# Man Wants to Play Women's Golf.



## arnisador (Oct 27, 2005)

I knew it would happen sooner or later!
http://sports.yahoo.com/golf/pga/news;_ylt=Aj8Z2w25CRNiAnsDsNVj45oogsUF?slug=ap-vandeveldevswomen&prov=ap&type=lgns



> French golfer Jean Van de Velde will attempt to enter next year's Women's British Open because he is upset women may qualify for the 2006 British Open.
> 
> [...]
> 
> ...


----------



## Tgace (Oct 27, 2005)

Either let him or do away with segregated golf entirely I say.

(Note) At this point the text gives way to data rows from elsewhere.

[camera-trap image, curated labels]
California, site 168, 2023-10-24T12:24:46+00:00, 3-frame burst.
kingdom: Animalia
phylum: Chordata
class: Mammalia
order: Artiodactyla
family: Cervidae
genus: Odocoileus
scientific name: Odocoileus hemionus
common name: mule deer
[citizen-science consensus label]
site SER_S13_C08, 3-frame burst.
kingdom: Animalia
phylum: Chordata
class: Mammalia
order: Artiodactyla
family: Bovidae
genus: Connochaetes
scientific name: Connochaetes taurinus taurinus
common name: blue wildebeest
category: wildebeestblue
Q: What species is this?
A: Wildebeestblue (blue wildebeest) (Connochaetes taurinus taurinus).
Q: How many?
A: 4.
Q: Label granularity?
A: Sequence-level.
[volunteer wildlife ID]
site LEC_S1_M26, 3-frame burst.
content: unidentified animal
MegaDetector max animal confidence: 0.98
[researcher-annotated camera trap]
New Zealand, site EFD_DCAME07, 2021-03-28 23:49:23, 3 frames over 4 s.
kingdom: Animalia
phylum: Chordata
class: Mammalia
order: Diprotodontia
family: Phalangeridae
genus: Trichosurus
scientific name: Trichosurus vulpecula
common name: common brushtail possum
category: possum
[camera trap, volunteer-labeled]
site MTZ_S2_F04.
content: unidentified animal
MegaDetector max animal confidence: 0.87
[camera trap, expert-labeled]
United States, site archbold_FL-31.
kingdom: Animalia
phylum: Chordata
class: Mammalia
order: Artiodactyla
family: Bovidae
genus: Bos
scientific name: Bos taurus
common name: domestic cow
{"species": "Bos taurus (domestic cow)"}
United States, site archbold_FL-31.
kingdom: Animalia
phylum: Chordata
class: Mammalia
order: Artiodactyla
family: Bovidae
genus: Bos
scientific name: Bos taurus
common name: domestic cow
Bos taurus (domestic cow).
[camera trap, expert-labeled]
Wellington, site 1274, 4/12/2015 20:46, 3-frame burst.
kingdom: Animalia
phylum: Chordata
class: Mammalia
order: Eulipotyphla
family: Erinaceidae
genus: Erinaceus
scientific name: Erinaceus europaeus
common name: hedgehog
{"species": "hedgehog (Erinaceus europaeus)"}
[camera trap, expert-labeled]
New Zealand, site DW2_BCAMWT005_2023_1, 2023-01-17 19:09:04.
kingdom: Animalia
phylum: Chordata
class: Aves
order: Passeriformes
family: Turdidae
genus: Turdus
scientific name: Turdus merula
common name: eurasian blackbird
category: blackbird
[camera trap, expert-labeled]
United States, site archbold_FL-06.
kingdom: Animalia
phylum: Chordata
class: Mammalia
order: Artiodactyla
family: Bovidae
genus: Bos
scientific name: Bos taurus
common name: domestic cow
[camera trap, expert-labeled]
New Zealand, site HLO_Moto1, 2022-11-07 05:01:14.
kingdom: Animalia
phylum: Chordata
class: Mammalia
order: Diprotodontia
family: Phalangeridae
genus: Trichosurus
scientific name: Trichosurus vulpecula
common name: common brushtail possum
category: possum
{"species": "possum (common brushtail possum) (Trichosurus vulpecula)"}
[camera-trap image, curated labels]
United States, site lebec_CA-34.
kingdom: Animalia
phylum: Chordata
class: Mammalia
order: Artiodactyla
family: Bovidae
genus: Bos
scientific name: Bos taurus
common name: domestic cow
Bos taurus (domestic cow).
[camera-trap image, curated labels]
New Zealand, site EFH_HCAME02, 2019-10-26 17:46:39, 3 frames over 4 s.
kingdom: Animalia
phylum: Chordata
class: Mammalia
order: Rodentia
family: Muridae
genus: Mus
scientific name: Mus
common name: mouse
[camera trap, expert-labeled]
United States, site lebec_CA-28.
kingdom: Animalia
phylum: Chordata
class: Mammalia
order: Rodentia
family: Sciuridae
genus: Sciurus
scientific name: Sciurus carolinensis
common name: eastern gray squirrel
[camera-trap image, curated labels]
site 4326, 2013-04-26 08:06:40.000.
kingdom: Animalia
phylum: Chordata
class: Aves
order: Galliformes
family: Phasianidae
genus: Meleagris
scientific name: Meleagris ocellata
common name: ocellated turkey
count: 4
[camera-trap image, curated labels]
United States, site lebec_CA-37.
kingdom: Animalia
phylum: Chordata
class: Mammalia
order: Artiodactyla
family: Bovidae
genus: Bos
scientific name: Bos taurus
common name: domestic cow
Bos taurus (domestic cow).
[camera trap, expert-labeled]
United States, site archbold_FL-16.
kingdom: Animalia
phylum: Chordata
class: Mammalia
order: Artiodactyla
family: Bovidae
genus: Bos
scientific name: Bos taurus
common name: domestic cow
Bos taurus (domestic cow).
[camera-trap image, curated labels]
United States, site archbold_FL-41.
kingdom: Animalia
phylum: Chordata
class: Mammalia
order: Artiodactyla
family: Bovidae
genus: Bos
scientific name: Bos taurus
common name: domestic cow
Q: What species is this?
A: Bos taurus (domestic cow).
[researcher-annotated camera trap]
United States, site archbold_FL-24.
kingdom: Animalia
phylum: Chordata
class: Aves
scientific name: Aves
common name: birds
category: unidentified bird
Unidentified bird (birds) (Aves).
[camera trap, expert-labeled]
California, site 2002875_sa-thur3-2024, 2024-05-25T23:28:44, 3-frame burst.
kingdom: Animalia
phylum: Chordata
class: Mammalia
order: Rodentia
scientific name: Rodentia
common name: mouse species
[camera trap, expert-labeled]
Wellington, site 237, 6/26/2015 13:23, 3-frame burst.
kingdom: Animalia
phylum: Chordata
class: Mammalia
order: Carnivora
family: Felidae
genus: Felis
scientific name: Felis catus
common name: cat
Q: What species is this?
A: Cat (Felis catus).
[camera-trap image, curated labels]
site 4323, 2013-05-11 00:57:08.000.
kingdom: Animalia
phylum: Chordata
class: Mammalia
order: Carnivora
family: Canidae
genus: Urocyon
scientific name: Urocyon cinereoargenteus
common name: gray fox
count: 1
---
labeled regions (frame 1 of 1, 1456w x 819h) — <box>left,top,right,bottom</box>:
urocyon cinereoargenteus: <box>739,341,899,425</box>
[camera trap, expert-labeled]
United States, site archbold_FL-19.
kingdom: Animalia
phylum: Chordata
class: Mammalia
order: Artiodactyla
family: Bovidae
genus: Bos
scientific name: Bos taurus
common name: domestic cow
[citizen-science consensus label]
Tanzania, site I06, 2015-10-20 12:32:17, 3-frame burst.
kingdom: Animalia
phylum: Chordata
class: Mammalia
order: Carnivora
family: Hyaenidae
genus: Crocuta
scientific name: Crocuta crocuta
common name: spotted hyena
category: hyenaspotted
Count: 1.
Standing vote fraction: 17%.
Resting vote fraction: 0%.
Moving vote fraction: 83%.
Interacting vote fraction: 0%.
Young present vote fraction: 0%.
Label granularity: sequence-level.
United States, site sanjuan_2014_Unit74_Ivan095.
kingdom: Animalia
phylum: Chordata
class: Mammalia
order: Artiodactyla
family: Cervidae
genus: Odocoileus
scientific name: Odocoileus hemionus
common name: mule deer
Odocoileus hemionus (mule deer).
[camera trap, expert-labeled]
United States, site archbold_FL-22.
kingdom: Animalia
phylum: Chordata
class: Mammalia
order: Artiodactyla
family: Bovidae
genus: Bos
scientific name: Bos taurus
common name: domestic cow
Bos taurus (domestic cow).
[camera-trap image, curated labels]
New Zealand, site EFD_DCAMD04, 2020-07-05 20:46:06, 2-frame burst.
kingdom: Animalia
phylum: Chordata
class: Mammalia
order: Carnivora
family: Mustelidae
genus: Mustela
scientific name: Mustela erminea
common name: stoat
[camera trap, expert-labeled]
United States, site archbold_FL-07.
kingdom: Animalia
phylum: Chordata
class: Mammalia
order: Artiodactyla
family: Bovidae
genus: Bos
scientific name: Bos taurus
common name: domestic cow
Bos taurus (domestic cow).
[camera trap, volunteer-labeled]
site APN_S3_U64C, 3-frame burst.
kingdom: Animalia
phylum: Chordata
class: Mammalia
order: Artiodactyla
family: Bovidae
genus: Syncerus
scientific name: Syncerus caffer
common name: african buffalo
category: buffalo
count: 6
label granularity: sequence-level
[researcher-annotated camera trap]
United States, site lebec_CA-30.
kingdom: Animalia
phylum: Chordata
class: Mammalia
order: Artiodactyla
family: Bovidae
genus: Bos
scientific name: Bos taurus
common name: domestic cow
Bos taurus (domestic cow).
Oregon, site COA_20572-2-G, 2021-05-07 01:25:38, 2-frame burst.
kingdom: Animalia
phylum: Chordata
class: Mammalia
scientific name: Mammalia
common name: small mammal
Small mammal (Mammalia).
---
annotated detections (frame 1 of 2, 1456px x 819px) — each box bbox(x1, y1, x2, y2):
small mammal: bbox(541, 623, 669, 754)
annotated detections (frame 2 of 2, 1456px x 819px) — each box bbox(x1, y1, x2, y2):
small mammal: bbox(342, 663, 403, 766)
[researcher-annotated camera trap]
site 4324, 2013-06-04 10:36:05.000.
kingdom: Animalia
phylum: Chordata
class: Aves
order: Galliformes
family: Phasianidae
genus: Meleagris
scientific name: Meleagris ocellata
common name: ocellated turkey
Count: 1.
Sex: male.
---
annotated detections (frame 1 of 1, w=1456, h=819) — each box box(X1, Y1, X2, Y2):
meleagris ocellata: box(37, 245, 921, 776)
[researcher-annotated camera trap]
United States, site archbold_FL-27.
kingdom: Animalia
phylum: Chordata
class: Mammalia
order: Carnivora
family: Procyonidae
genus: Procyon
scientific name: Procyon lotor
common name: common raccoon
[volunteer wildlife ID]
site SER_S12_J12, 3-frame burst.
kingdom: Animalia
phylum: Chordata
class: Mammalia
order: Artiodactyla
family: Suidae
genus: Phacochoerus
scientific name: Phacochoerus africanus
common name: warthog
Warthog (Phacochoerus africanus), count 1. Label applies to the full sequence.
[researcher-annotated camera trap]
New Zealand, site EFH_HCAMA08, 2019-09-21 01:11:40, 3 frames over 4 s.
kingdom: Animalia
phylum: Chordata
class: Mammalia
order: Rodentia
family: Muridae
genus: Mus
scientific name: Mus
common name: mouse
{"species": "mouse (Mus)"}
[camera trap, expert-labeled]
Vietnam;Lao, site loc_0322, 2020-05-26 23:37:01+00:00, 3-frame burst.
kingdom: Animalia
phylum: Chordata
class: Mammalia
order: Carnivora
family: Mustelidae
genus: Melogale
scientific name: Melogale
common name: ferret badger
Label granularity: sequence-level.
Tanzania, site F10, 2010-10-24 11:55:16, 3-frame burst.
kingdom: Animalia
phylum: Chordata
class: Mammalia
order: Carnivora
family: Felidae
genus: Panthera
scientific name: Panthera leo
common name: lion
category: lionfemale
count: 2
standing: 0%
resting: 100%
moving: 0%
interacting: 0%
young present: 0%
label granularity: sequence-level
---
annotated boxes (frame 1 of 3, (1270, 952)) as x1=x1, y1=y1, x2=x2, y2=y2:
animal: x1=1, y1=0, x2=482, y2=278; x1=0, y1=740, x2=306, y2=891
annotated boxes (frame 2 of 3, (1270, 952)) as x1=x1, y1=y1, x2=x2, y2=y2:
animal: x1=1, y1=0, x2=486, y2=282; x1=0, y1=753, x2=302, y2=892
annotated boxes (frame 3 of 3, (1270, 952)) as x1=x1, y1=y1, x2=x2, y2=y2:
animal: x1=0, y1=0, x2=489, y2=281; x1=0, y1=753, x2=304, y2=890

You shouldnt have it both ways.....


----------



## terryl965 (Oct 27, 2005)

It's about time a man try this reverse discrimination stuff.
Go forth men invade all women sports.
I just want to be a news caster in the women locker room.
Terry


----------



## Casey_Sutherland (Nov 1, 2005)

terryl965 said:
			
		

> It's about time a man try this reverse discrimination stuff.
> Go forth men invade all women sports.
> I just want to be a news caster in the women locker room.
> Terry


 
I'll hold the camera


----------



## masherdong (Nov 1, 2005)

Oh lord.


----------